Il professor Conconi, compagno di sgambate in bicicletta con Romano Prodi, non è mai stato cancellato dal Coni. Conconi ha fatto parte della Commissione scientifica antidoping, la sua Università ha ricevuto centinaia di milioni per le ricerche finalizzate alla performance grazie ai farmaci. Il professore ha cercato di nobilitare scientificamente i suoi studi, ha rivendicato i risultati ottenuti, ha addirittura provato su se stesso, durante le sue scalate in bici, l’Epo. Il Comitato olimpico ha continuato a servirsi di lui, fino all’altro ieri, nonostante tutto. Federazioni e singoli atleti sono ricorsi a qualcuno dei suoi allievi come Michele Ferrari, coinvolto anche nella storiaccia di Armstrong. Carraro e poi Gattai (ma anche Pescante e Petrucci) hanno sfruttato, apertamente o sottobanco, le pratiche di Conconi ed hanno difeso negli anni la collaborazione del Coni con lo scienziato dell’Università di Ferrara.
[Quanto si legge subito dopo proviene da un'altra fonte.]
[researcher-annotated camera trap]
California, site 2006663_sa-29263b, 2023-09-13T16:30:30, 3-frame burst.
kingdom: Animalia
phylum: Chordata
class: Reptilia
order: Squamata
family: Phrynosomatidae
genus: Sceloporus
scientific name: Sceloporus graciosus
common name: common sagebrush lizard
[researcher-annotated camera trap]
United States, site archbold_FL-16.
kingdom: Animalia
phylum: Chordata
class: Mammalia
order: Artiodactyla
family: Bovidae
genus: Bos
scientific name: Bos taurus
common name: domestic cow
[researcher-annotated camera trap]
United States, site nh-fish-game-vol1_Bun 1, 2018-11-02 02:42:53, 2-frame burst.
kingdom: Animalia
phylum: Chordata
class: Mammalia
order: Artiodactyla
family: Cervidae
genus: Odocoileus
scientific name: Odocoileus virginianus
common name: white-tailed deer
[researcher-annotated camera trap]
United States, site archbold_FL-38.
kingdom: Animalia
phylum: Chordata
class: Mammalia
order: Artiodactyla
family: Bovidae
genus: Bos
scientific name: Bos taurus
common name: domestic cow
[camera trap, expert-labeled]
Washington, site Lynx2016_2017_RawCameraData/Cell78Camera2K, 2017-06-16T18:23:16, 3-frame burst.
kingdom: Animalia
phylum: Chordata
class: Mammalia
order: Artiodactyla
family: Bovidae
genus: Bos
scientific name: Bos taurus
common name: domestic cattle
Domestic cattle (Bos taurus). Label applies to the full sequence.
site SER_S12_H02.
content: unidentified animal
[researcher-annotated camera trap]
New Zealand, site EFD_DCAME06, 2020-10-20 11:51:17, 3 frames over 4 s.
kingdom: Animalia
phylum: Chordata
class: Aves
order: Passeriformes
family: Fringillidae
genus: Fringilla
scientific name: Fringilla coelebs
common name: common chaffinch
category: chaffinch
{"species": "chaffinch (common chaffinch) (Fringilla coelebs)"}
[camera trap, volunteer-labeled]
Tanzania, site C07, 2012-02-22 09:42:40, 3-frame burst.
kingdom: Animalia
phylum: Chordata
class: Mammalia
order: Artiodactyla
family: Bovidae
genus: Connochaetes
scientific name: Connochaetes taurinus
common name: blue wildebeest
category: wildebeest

Perché, dopo l’atletica leggera, toccò allo sci di fondo. Negli anni Novanta fioccarono le vittorie. Manuela Di Centa, Mauro Albarello, Maurilio De Zolt, Silvio Fauner, Giorgio Vanzetta sono stati protagonisti in quel periodo. Erano atleti “curati” con l’eritropoietina da Conconi. Portavano però vittorie, medaglie, sponsor. Regalavano soldi al Coni attraverso il finanziamento dello Stato. Anche Schwazer ha prodotto medaglie. Il Coni sapeva dei comportamenti sospetti del marciatore alla vigilia di Londra 2012, ma non denunciò nulla alla Wada. Né ha mai risposto a quegli esperti che avevano lanciato l’allarme sulle falle del sistema antidoping (lo ha scritto Eugenio Capodacqua su Repubblica).
Vale dunque sempre quello che Enzo Rossi, il ct dell’atletica leggera dei tempi di Nebiolo, disse un giorno a Sandro Donati: «Al pubblico interessano le medaglie, tu sei in grado di raggiungerle solo con l’allenamento?».